I also lean on GitHub Agent HQ + gh-aw for the long-tail backlog and recurring maintenance work — most notably an autonomously-improving-agents workflow in adesa-digital-inventory-manager that scores and refines my Claude Code agents on every push to master.

Aspire apps

If you use .NET Aspire as your local AppHost, the Aspire MCP server is what makes Claude Code actually useful in that workflow — instead of pasting connection strings and endpoint URLs into the prompt, Claude reads them straight off the running AppHost.

Where this pays off is in repos like adesa-digital-inventory-manager. The AppHost wires up PostgreSQL with PgAdmin, an Azure Service Bus emulator (with a topic and subscription), the migration runner, the API itself, and a small Service Bus Explorer Blazor app — one aspire run --launch-profile dev and the whole topology is up. The same AppHost.cs also has alternate flows (schema generate, schema assert) that swap which projects run based on a config flag, so the entire matrix of “what mode am I in right now” is owned by Aspire instead of scattered launch settings.

On top of that I’ve added five project-local skills under .claude/skills/ that lean on those Aspire-managed resources:

  • /start-aspire — boot the AppHost and verify resource health
  • /get-token — pull an Auth0 JWT from .NET user secrets
  • /query-dbdocker exec against the running PostgreSQL container
  • /test-endpoint — full end-to-end: token, request, DB verify, log check
  • /wolverine-describe — regenerate the Wolverine topology snapshot in claude.md

Trigger phrases like “test the endpoint” or “check the database” auto-fire the right skill, so most prompts stay short.

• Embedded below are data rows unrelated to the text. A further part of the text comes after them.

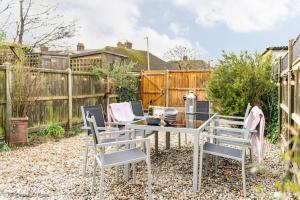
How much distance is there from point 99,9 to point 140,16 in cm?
330

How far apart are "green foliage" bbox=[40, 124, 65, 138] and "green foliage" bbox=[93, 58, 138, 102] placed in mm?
2624

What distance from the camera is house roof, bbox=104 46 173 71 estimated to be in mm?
20644

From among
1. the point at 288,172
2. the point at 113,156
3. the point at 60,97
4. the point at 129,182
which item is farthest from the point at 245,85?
the point at 288,172

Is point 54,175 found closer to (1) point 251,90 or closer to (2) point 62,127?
(2) point 62,127

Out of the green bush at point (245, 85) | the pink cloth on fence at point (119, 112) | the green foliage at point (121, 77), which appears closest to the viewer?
the pink cloth on fence at point (119, 112)

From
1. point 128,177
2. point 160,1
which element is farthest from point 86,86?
point 128,177

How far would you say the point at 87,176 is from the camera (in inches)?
169

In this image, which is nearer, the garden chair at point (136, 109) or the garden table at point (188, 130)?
the garden table at point (188, 130)

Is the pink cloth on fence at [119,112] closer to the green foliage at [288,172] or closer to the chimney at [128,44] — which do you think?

A few gotchas worth knowing if you set this up:

  • The Aspire MCP requires aspire run, not dotnet run — only aspire registers with the backchannel the MCP listens on.
  • When starting Aspire from Bash, set dangerouslyDisableSandbox: true. The default sandbox blocks the Unix socket at ~/.aspire/cli/backchannels/ that the MCP uses for AppHost discovery.
  • After killing and restarting Aspire, reconnect via /mcp in Claude Code before resource-listing tools work again.